Your objective:
Reproduce the material below word for word, keeping every line and number as it stands.

Stored records:
-=-=-=-=-

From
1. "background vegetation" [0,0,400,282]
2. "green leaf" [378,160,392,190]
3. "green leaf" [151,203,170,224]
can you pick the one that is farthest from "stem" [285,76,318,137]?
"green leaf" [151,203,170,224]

-=-=-=-=-

Correct result:
From
1. "background vegetation" [0,0,400,282]
2. "green leaf" [378,160,392,190]
3. "green leaf" [151,203,170,224]
can you pick the one that is farthest from "stem" [285,76,318,137]?
"green leaf" [151,203,170,224]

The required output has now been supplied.